Petrenko waved his hand. “I know nothing about that.”

“You told me they died accidentally,” Aleksei said.

“That’s what the police said, but it’s not true. Another car pushed my father’s car through railings and into the river.”

“Why would I want to do that to your family?” Petrenko asked.

Vindictiveness? Spite? Fun? Katya didn’t think he needed a reason. “The night before the accident, my father came home and told me he finally had the name of the person who’d killed Galya and he’d bring him to justice. I thought you found him first.” A lie. She’d given her father Petrenko’s name.

Petrenko shook his head. “Not me.”

For the first time Katya began to think maybe he hadn’t been involved in her parents’ deaths. What was the point denying it when he’d as good as admitted having Galya killed?

“So Little Miss Detective, how did you find out I’d come to Miami?” he asked.

“I didn’t.” Katya wasn’t falling into that trap.

“You’re fucking Aleksei to get at me.”

“What I think about you has nothing to do with Aleksei. I had no idea he was your son. How could I have known? I didn’t pursue him. I ran from him, not to him.”

“What do you plan to do now you know? Kill us both?” Petrenko laughed.

“Only you. Aleksei is worth saving. You’re not.”

Katya felt as though someone else had been speaking for the last few minutes. What the hell was she doing? Her heart raced. She’d gone so far over the line she was in a different country.

Petrenko stepped right up to her, put his face next to hers. She could feel his breath on her lips, taste his cigarettes but she didn’t move a muscle.

“Are you FSB?” Petrenko asked.

“No.” She stared straight into his eyes.

“Would your answer be different if Kirill asked you?”

“If Kirill were here I’d say whatever you wanted, but you wouldn’t know whether it was truth or lies.”

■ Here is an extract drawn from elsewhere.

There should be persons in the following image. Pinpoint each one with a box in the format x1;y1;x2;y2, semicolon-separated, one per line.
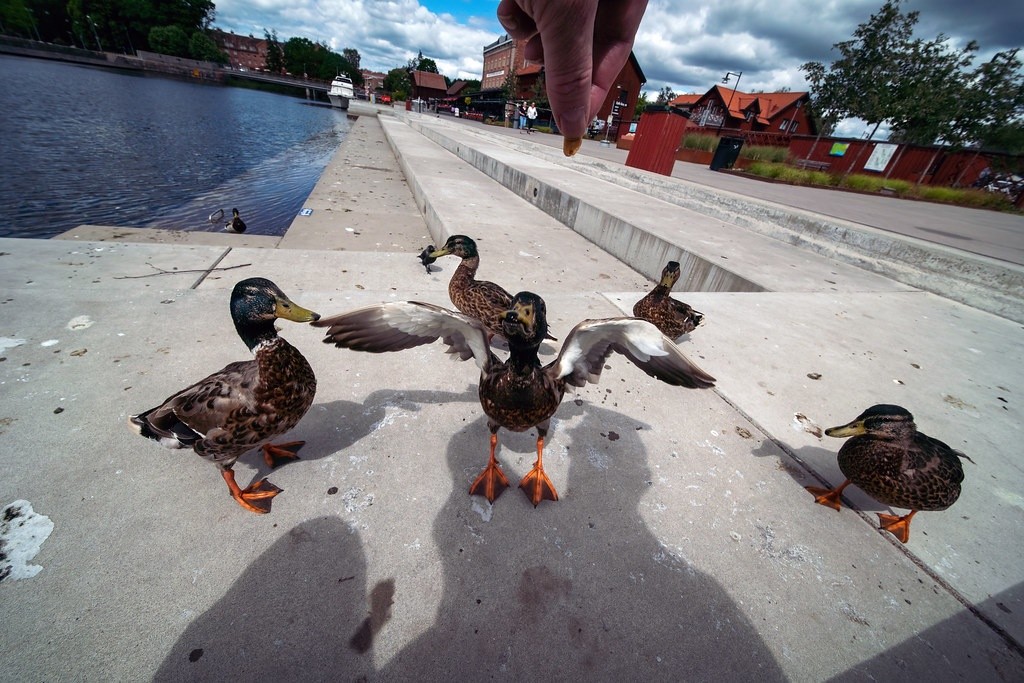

Petrenko stared at Aleksei. “Get rid of her, or I will.”

“You touch her or tell Kirill to touch her and we’re done.” Aleksei’s voice was quiet and calm.

“You put this whore over me?” Spittle flew from his lips.

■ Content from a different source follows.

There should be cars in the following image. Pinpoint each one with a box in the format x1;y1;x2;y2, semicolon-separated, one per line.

“Get out of my house and don’t come again unless I invite you.”

Petrenko slammed out.

“You are FSB.” Aleksei sounded pissed off rather than angry, but her heart still hiccupped.

“A Fucking Stupid Bitch. Satisfied now?”

She took a deep breath. “No.”

He groaned. “You found out what you wanted to know.”

“I didn’t come looking for you,” she said.

“I know. Now will you drop it?”

“I want to know who betrayed her.”

Aleksei shook his head. “It could have been anyone, for fuck’s sake. Why do you have to know?”

“Because I want to punish them.”

He laughed and took hold of her jaw with his hand. “Your mouth is going to get you killed.”

She squirmed out of his grasp. “Do you think I care?”

“Maybe you don’t, but I do.”

She sighed. “I almost believed you then.”

“I’ve just told my father to fuck off. What else can I do to make you believe me?”

He licked his finger, ran it round her lips, and slipped it into her mouth. Katya wrapped her tongue around it and sucked hard.

A groan slipped from his lips. “I was going to take you upstairs but I can’t wait.”

He pulled his finger from her mouth and stared at her.

“Think we can go slow?” she whispered.

He laughed. “No.”

“Try.”

Aleksei gave a long-suffering sigh, cupped her face and kissed her, a sweet gentle press of his mouth against hers. He trailed his tongue along the line of her lips, then back again and slipped his hands to her neck. Katya felt as if every molecule of her body had been set alight. He explored her mouth slowly, circling the tip of his tongue inside her cheeks, drifting along the curve at the top of her mouth until he began to slide it back and forth in an imitation of sex.

Katya moaned low in her throat, her fingers clutching his shirt as she pressed herself against him. She could feel the hard ridge of his cock rise against her belly and her panties dampened. How could she want him so much? He was everything that was bad for her, up to his neck in illegal things, the son of a man she loathed, but she didn’t want to give him up. Yet the moment she’d opened her mouth to Ethan, that’s what she’d done.

“Katya.” He breathed her name into her ear, slipped his hand up her dress under the edge of her panties.